Pedro, o democrata, teria evitado fazer uso de seus consideráveis poderes, governando como monarca constitucional moderno, deixando a política correr como um regime parlamentarista constitucional. O monarca também odiaria a escravidão, era um abolicionista constrito pelas limitações do sistema. Também fã de ciências e arqueologia, poliglota, muito lido, que até mesmo, em seus diário, registrou que a república era uma forma superior de governo que a monarquia. Um homem exasperado com um país que não avançava, apesar de seus desejos.
Enfim, ironicamente para os monarquistas atuais, Pedro II não poderia ser classificado como um conservador. Não para sua época.
Em sua época, o Pedro liberal tinha entre seus fieis gente com a cabeça considerada arejada para a época, como o abolicionista e secularista Joaquim Nabuco. A ideia foi reforçada por biografias relativamente recentes focadas na pessoa do imperador, como a de Paulo Rezutti e a de José Murilo de Carvalho.
Não há nada de errado em retratar o ser humano em suas contradições. É uma verdade histórica como outras. Mas há o risco de criar uma mitologia sem querer. Conhecendo Pedro enquanto humano, é fácil ser tentado a ver nele uma figura que não corresponde a suas ações.

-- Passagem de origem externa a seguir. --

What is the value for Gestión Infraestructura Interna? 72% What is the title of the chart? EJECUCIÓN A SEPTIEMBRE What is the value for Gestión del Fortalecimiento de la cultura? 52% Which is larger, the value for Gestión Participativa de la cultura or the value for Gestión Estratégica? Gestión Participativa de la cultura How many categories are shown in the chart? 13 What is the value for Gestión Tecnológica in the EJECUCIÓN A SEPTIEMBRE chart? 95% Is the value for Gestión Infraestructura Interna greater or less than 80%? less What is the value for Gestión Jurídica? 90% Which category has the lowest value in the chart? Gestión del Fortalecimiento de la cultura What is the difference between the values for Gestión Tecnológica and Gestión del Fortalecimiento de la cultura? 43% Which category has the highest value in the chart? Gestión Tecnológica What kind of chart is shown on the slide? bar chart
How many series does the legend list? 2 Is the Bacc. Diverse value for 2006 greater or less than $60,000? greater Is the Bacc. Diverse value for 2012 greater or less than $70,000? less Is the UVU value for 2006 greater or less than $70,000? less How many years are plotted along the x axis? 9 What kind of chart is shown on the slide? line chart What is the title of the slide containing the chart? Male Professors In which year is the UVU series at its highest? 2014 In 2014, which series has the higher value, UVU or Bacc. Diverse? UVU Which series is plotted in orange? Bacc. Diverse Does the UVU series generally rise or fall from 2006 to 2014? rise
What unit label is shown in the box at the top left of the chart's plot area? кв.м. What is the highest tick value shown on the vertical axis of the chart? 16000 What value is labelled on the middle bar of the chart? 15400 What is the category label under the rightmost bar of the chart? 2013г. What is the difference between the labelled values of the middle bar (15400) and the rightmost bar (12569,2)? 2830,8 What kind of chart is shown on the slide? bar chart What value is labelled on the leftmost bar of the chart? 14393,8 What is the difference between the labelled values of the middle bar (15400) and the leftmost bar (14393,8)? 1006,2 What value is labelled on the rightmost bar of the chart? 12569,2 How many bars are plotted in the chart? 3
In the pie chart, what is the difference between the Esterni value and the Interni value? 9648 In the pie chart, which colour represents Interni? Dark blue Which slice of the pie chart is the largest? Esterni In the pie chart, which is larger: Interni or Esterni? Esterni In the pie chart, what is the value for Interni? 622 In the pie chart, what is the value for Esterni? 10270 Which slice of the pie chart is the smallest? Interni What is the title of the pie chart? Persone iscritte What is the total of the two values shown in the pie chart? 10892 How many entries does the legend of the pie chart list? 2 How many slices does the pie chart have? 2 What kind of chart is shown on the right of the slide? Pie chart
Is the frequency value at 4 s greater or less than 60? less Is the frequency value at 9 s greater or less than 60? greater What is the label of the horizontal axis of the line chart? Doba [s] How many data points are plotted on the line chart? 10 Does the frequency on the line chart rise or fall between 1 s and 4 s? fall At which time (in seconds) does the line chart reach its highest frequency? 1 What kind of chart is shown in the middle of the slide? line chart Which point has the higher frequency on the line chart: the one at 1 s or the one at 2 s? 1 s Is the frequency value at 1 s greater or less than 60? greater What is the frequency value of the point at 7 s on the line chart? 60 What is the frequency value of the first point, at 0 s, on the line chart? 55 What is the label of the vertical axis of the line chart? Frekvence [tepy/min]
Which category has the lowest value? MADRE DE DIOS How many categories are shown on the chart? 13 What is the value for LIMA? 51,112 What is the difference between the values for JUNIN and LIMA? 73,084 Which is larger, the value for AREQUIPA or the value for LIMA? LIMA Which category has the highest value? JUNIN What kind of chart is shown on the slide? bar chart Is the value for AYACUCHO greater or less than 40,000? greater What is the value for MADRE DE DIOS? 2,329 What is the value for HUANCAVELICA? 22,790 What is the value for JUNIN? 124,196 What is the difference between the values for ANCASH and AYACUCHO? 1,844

Podemos discutir por dias o que Pedro II queria pessoalmente, se ele era mesmo essa figura avançada, e até especular se repudiaria seus descendentes retrógrados. Mas o que condena o Pedro liberal é o que foi seu governo na prática, no que implica esse “constitucionalismo democrático” todo dele. Assumindo um país em guerra civil, Pedro batalhou até a exaustão para moderar facções e evitar conflito, de forma a manter a integridade nacional. Esse é um mérito que se levanta dele, mas será mesmo mérito a moderação em face ao intolerável? O Segundo Reinado foi uma paz escravocrata, o que inclui medidas altamente pró-escravidão, como aceitar a continuidade do tráfico ilegal e mostrar simpatia para com os confederados na Guerra Civil Americana, até aceitar refugiados entre eles por aqui.
Se o monarca era mesmo tão arejado das ideias (não estou descartando nem aceitando essa possibilidade aqui; esse é outro tema), ele traiu o que acreditava em nome da estabilidade. Lutar pela estabilidade de uma situação iníqua é um mal. Isso não é grandeza.
A “moderação” de Pedro serviu para sermos o último país do continente americano a abolir a escravidão. O resultado foi a continuidade da tortura e cativeiro de milhões, por gerações, e o atraso econômico e social que segue ainda hoje. Se é uma trágica ironia para um monarca abolicionista, tanto faz. Esse é o triste presente que nos deixou o triste “bom velhinho”.